Title:  Mutual Aid Agreements: Essential Legal Tools for Public Health Preparedness and Response

Author: Daniel Stier, and Richard Goodman

Date:  2007

Institution: American Journal of Public Health

Bibliographic Entry: Stier, Daniel D. and Richard A. Goodman.  “Mutual Aid Agreements: Essential Legal Tools for Public Health Preparedness and Response.” Am J Public Health (2007); 97: S62-68S. http://www.ajph.org/cgi/reprint/97/Supplement_1/S62?ck=nck (accessed June 13, 2007).

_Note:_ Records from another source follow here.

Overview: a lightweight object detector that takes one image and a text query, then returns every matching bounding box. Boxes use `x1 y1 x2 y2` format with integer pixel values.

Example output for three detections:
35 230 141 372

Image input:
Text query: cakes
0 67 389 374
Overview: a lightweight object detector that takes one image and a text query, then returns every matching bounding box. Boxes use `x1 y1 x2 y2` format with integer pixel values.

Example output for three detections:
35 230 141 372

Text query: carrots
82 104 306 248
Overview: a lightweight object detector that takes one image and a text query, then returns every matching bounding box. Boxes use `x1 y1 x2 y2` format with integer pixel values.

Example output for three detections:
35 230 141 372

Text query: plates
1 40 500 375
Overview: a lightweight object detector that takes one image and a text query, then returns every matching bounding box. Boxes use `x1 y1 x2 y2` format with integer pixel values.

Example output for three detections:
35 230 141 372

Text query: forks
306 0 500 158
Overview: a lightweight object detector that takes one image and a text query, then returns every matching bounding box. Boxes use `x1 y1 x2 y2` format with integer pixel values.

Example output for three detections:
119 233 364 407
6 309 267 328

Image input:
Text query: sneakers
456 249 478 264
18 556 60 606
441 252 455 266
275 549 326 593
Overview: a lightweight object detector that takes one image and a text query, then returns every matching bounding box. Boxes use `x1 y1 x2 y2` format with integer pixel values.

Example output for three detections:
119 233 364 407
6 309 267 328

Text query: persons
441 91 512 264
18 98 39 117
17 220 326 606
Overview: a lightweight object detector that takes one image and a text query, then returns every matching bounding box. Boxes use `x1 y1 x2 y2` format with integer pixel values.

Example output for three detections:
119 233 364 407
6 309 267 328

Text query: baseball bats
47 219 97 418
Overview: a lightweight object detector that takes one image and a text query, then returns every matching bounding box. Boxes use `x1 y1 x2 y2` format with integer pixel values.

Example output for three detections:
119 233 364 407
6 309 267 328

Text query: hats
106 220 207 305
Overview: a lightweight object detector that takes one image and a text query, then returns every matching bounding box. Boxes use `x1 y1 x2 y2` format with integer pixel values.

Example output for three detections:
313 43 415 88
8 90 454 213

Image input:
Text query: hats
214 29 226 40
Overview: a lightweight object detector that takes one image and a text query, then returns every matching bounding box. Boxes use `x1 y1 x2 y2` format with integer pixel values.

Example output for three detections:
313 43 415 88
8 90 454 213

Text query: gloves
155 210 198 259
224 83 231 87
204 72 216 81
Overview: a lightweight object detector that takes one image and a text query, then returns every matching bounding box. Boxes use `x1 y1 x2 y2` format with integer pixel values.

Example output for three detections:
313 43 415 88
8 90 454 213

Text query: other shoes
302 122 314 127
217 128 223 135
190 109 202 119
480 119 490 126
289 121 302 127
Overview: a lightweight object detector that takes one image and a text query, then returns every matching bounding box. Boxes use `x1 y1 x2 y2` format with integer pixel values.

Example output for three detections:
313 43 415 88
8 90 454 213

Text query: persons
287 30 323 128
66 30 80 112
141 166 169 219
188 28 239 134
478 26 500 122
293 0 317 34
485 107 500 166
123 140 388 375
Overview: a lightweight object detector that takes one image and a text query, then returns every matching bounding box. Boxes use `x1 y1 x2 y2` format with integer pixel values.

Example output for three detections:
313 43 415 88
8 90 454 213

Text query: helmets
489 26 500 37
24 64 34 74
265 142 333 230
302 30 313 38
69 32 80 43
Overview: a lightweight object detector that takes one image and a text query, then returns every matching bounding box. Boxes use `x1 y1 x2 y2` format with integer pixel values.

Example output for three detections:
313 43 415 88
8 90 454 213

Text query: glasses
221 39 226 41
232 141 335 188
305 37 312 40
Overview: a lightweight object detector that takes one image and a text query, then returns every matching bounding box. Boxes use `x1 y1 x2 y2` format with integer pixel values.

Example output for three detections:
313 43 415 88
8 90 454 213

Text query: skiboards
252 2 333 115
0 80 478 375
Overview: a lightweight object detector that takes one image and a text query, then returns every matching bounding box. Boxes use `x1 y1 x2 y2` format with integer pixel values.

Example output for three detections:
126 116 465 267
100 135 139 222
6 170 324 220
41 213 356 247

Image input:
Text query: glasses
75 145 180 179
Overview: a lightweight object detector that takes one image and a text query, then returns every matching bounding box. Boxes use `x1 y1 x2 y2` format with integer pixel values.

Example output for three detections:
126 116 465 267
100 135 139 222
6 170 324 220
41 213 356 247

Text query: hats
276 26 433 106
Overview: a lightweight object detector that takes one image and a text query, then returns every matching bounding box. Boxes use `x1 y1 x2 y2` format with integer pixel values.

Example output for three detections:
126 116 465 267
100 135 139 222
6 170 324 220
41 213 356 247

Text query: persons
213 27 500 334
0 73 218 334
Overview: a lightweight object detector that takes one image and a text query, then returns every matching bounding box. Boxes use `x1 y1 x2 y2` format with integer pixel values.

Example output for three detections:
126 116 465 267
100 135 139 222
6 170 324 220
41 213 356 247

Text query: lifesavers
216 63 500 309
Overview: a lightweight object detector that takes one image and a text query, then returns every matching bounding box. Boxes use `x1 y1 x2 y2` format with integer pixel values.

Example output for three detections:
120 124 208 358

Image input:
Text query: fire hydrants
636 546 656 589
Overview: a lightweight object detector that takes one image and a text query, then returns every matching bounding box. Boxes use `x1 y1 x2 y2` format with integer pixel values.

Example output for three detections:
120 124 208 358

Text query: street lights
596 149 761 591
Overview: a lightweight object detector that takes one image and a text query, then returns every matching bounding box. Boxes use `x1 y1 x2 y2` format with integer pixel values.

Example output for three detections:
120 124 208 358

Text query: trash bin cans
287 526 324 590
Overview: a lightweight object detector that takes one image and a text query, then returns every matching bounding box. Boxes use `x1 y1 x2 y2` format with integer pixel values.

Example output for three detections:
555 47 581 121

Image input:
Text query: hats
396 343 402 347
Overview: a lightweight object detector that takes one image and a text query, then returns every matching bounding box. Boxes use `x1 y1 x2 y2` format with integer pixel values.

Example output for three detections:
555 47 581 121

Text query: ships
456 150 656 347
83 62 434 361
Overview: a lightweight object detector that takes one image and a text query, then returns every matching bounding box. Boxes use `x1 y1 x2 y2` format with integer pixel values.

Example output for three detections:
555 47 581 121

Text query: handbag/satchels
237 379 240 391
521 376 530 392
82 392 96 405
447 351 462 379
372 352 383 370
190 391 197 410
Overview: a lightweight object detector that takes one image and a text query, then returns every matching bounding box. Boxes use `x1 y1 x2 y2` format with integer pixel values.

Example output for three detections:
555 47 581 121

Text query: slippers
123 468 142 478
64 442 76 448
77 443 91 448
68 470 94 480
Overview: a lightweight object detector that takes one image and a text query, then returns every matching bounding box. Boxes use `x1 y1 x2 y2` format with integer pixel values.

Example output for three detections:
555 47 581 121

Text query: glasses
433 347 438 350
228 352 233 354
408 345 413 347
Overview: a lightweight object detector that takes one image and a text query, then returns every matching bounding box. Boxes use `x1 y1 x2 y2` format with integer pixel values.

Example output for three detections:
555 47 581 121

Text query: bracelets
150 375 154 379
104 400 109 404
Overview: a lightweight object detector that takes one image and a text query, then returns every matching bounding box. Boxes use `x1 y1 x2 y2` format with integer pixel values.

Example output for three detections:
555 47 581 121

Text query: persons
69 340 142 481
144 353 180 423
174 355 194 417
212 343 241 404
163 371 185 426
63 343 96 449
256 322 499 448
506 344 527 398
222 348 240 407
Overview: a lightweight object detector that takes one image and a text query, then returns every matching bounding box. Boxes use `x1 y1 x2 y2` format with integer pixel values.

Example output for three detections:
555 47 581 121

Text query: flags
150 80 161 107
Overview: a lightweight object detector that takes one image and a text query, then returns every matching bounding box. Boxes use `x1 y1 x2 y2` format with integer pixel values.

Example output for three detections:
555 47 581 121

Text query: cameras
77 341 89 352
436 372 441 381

Electronic Link: http://www.ajph.org/cgi/reprint/97/Supplement_1/S62?ck=nck

Key Words: mutual aid, public health emergencies, public health law

Summary of Key Issues, Points, Conclusions:
This article defines mutual aid as the sharing of supplies, equipment, personnel, information, and other resources across political boundaries, and is effectively accomplished by entering into agreements. After Hurricane Andrew in 1992, Congress approved the Emergency Management Assistance Compact (EMAC), a mutual aid agreement among the states, and a major legal tool for sharing resources across state boundaries. Public health emergencies, such as Hurricanes Katrina and Rita, have heightened the recognition of potential and actual obstacles to effective mutual aid and have exposed legal “gaps,” both within and outside EMAC, that must be filled.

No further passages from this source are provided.